BRANO DI LETTURA
Nel corso degli anni si è fatto di tutto per far diventare il 2 giugno un giorno “importante” per il Paese; soprattuto nel corso degli ultimi decenni gli italiani sono stati chiamati a esprimere il proprio sentimento di appartenenza all’Italia. La politica ha sempre utilizzato parole come libertà, democrazia, convivenza pacifica per esaltare questo giorno. Si è utilizzato il tricolore come emblema di libertà e di appartenenza amplificato, negli ultimi anni, dal passaggio delle frecce tricolori, la Pattuglia Acrobatica Nazionale dell’Aeronautica Militare Italiana.

Come si può festeggiare una Repubblica che non riesce neppure a far rispettare la propria costituzione, che non cuce quelle differenze territoriali che sin dal suo principio porta con sé, che calpesta quotidianamente i diritti di tutte e tutti?.

Quello che è accaduto in quesi mesi ci ha mostrato che il sistema democratico può cambiare, anzi sta cambiando. La Festa della Repubblica all’epoca del Covid-19 diventa così l’occasione propizia per interrogarci sul suo stato di salute e sulle sue possibili evoluzioni.

MATERIALE DI STUDIO
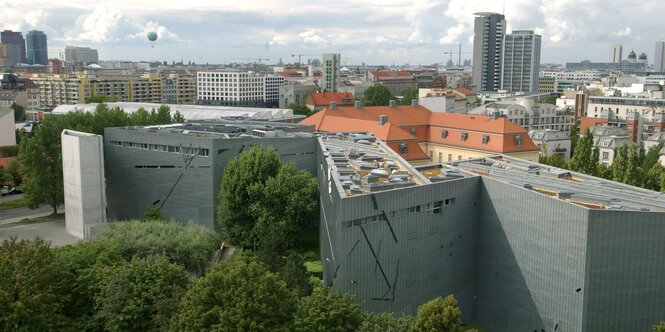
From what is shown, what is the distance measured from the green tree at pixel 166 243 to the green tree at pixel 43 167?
761 inches

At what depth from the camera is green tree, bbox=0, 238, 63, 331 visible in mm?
26328

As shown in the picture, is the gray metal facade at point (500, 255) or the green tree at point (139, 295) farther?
the gray metal facade at point (500, 255)

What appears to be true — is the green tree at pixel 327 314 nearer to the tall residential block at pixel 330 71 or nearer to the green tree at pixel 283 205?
the green tree at pixel 283 205

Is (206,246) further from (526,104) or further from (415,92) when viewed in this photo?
(415,92)

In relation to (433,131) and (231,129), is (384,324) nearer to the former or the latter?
(231,129)

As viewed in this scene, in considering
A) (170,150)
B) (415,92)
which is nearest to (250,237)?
(170,150)

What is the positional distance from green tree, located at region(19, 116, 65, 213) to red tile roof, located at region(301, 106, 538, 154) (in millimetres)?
25535

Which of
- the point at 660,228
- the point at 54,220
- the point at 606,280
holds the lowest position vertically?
the point at 54,220

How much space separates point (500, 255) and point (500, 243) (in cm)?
62

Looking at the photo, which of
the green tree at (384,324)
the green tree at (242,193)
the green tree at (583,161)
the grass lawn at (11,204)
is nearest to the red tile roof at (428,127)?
the green tree at (583,161)

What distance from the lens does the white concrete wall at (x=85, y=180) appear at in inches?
1937

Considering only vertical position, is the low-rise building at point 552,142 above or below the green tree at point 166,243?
above

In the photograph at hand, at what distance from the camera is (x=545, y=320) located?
3019 cm

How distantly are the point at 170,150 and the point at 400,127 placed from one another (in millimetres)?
26456
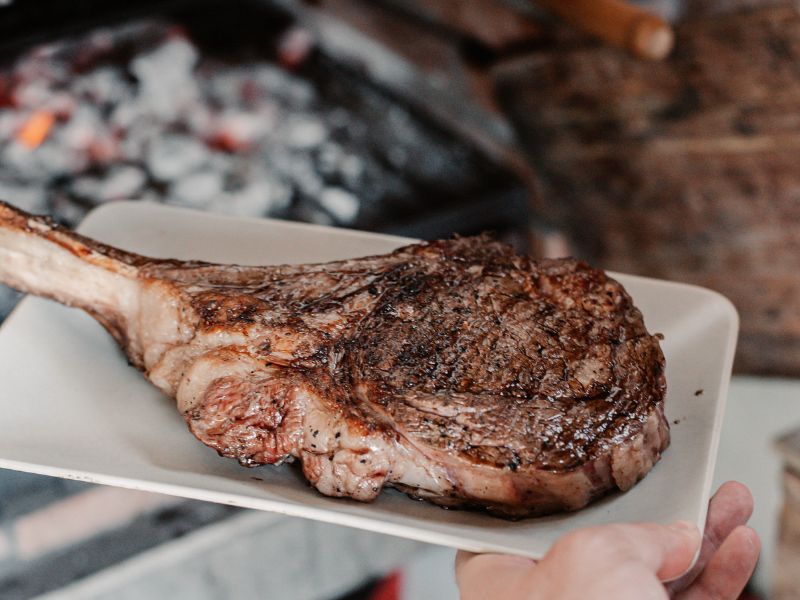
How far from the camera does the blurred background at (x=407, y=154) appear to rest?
2895mm

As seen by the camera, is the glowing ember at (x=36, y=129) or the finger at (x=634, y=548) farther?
the glowing ember at (x=36, y=129)

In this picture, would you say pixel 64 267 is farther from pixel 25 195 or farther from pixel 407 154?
pixel 407 154

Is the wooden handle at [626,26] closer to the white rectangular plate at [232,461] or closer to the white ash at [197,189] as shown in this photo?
the white rectangular plate at [232,461]

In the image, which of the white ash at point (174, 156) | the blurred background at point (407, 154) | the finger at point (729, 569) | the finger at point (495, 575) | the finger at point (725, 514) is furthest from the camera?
the white ash at point (174, 156)

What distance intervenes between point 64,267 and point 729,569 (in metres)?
1.64

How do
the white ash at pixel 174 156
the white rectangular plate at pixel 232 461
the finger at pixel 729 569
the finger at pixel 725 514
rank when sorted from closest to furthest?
the white rectangular plate at pixel 232 461
the finger at pixel 729 569
the finger at pixel 725 514
the white ash at pixel 174 156

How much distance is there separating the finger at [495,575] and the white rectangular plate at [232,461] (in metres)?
0.02

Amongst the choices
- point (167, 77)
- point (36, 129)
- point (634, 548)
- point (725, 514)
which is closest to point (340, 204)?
point (167, 77)

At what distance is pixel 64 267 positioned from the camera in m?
1.99

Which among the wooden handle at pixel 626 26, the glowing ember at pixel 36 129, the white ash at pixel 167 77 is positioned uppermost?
the wooden handle at pixel 626 26

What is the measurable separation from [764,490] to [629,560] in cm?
275

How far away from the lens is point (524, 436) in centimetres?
165

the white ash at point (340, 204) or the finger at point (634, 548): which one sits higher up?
the finger at point (634, 548)

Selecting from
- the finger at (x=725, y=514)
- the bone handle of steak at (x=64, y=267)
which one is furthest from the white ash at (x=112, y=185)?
the finger at (x=725, y=514)
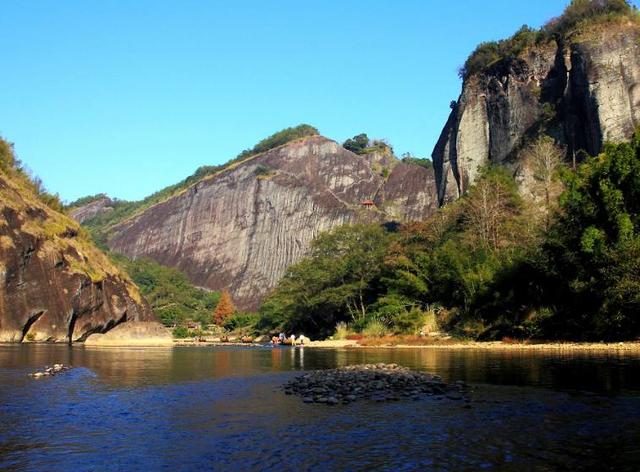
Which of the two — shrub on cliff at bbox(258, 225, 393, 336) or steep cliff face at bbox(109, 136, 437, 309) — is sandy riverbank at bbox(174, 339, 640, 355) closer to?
shrub on cliff at bbox(258, 225, 393, 336)

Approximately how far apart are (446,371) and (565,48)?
62.1 metres

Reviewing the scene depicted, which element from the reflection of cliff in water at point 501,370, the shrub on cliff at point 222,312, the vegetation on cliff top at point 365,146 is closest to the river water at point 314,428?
the reflection of cliff in water at point 501,370

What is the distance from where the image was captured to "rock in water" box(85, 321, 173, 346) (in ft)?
182

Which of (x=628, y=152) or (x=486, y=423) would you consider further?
(x=628, y=152)

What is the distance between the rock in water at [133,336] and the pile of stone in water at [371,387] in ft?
130

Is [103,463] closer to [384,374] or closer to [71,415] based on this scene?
[71,415]

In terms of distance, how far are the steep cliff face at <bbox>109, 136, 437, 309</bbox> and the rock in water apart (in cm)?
7836

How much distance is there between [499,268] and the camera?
46.7 meters

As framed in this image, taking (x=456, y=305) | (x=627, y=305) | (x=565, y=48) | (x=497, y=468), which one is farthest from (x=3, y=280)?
(x=565, y=48)

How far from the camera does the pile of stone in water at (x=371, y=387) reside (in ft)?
53.5

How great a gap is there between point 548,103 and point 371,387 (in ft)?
220

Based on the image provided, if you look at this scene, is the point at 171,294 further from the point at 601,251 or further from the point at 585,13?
the point at 601,251

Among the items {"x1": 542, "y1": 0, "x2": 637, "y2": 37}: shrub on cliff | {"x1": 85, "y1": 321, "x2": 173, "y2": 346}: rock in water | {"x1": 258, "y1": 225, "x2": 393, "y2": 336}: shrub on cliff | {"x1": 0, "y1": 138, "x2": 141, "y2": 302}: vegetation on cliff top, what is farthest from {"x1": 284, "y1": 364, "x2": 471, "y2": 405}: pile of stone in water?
{"x1": 542, "y1": 0, "x2": 637, "y2": 37}: shrub on cliff

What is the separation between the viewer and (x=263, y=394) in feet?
58.6
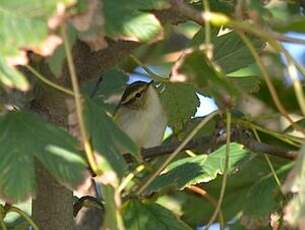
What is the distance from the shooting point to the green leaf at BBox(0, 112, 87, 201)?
0.83 meters

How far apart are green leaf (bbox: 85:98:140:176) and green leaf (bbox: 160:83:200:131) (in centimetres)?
39

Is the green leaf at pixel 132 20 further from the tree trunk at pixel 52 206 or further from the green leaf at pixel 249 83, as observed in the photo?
the green leaf at pixel 249 83

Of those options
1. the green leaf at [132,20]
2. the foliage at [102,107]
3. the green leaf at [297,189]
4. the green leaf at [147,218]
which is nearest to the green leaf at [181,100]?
the foliage at [102,107]

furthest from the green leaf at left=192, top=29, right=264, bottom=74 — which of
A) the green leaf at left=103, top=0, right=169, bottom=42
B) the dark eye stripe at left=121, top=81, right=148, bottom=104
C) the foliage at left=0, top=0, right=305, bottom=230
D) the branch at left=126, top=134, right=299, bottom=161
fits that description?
the green leaf at left=103, top=0, right=169, bottom=42

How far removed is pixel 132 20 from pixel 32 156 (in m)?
0.15

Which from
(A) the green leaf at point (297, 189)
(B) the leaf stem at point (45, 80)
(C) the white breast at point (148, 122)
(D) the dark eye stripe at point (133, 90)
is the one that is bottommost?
(A) the green leaf at point (297, 189)

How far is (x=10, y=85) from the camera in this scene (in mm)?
746

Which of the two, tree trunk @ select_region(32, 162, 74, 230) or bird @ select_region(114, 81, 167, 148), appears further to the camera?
bird @ select_region(114, 81, 167, 148)

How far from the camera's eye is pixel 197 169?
3.76ft

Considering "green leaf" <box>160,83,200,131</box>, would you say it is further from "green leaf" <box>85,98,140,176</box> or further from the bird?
"green leaf" <box>85,98,140,176</box>

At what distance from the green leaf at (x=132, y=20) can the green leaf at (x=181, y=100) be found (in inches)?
15.0

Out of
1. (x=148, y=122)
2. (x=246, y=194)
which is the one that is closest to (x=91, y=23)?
(x=148, y=122)

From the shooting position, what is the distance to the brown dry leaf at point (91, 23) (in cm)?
77

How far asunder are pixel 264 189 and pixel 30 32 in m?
0.58
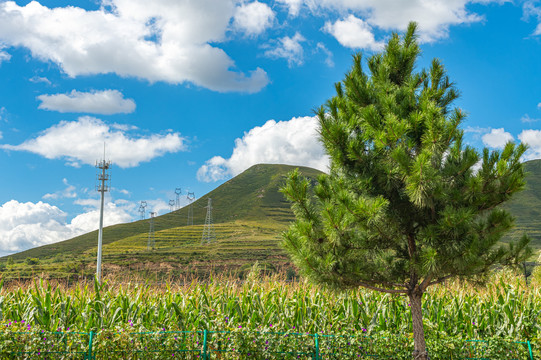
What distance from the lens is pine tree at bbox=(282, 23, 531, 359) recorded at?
5.43 meters

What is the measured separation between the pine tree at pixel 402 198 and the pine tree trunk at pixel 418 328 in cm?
1

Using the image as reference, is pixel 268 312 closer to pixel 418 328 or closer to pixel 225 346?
pixel 225 346

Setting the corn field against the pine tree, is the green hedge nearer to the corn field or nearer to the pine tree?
the corn field

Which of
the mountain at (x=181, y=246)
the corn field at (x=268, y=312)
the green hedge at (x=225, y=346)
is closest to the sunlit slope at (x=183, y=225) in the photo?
the mountain at (x=181, y=246)

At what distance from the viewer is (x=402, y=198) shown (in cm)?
592

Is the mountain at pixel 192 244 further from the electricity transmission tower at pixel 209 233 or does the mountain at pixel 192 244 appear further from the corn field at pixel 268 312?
the corn field at pixel 268 312

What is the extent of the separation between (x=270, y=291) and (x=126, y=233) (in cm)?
14172

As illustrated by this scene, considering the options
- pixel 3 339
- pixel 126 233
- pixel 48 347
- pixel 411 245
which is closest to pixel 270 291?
pixel 411 245

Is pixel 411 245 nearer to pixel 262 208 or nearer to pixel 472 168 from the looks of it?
pixel 472 168

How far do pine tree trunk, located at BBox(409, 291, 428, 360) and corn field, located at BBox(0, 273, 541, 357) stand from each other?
1.85 ft

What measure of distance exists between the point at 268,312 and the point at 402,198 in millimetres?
3373

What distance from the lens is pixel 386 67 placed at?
6766mm

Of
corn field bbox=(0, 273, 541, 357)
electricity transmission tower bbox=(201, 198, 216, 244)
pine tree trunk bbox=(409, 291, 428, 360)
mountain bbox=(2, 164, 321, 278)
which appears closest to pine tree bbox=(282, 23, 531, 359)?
pine tree trunk bbox=(409, 291, 428, 360)

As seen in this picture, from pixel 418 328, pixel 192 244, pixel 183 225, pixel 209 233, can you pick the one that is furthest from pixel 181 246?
pixel 418 328
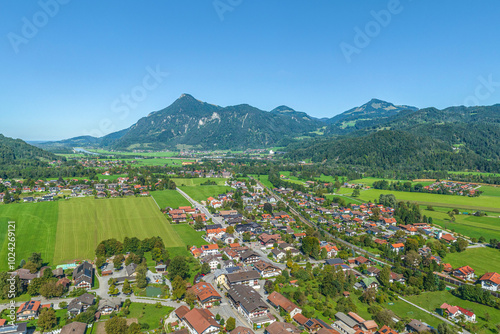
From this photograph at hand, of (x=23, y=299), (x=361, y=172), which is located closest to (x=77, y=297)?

CONSEGNA A
Ricopia dal brano sulla Festa della Repubblica tutto ciò che va da "Nel corso degli anni" giù fino a "tutte e tutti?.".
CONSEGNA B
Rispondi a queste domande sul brano sulla Festa della Repubblica:
(i) Quali parole ha sempre usato la politica per esaltare il 2 giugno?
(ii) Che cosa ha amplificato negli ultimi anni il tricolore come emblema di libertà e di appartenenza?
(iii) Che cosa diventa la Festa della Repubblica all'epoca del Covid-19?
CONSEGNA C
Prosegui il brano sulla Festa della Repubblica a partire dal punto in cui si ferma.
Le voci non servono per questo lavoro.

RISPOSTA SCRITTA A
Nel corso degli anni si è fatto di tutto per far diventare il 2 giugno un giorno “importante” per il Paese; soprattuto nel corso degli ultimi decenni gli italiani sono stati chiamati a esprimere il proprio sentimento di appartenenza all’Italia. La politica ha sempre utilizzato parole come libertà, democrazia, convivenza pacifica per esaltare questo giorno. Si è utilizzato il tricolore come emblema di libertà e di appartenenza amplificato, negli ultimi anni, dal passaggio delle frecce tricolori, la Pattuglia Acrobatica Nazionale dell’Aeronautica Militare Italiana.

Come si può festeggiare una Repubblica che non riesce neppure a far rispettare la propria costituzione, che non cuce quelle differenze territoriali che sin dal suo principio porta con sé, che calpesta quotidianamente i diritti di tutte e tutti?.

RISPOSTA SCRITTA B
(i) Libertà, democrazia, convivenza pacifica.
(ii) Il passaggio delle frecce tricolori, la Pattuglia Acrobatica Nazionale dell'Aeronautica Militare Italiana.
(iii) L'occasione propizia per interrogarci sul suo stato di salute e sulle sue possibili evoluzioni.

RISPOSTA SCRITTA C
In questi mesi di lockdown si è tanto parlato di unità nazionale. “Insieme ce la faremo” è stato il motto sponsorizzato da tutti. Adesso che entriamo nella fase 3, con la riapertura dei “confini” regionali, risaltano al pettine tutte le incogruenze. A dir la verità, anche durante il lockdown abbiamo visto quanto il sistema di welfare del nostro paese sia in crisi. È difficile dire se – una volta passata l’emergenza – il nostro sistema di welfare avrà sviluppato “anticorpi istituzionali” duraturi, capaci di rafforzarlo e renderlo più resistente nel lungo periodo. La crisi sta certamente rendendo visibili problemi del nostro sistema di protezione sociale noti ma latenti, sta risvegliando questioni “dormienti”, ponendo all’attenzione collettiva temi spesso marginali nel dibattito pubblico. Mattarella oggi sarà a Codogno, città simbolo dell'emergenza sanitaria italiana. Il Presidente ha sottolineato quanto in questo periodo ci sia stata una risposta unitaria che è stata semplicemente decisiva. Il pensiero di Mattarella è però in netto contrasto con la paura, che alcuni presidenti di regione hanno esplicitato sulle riaperture del 3 giugno. L'asse Nord-Sud sembra essersi invertito. I giornali in questi giorni hanno titolato a caratteri cubitali come Sardegna e Sicilia non vogliano i lombardi.

In tutto questo caos, a ridosso della festa del 2 giugno, ci sono stati movimenti alquanto strumentali nelle piazze italiane.

A Roma circa 200 manifestanti, con tricolori sulle bandiere e sulle mascherine, hanno cercato di dirigersi verso palazzo Chigi intonando il coro «Libertà, libertà» e l’inno di Mameli. La manifestazione è stata organizzata contro il governo Conte, colpevole secondo alcuni dei partecipanti «di affamare gli italiani con la scusa del coronavirus» considerato da diversi un’invenzione.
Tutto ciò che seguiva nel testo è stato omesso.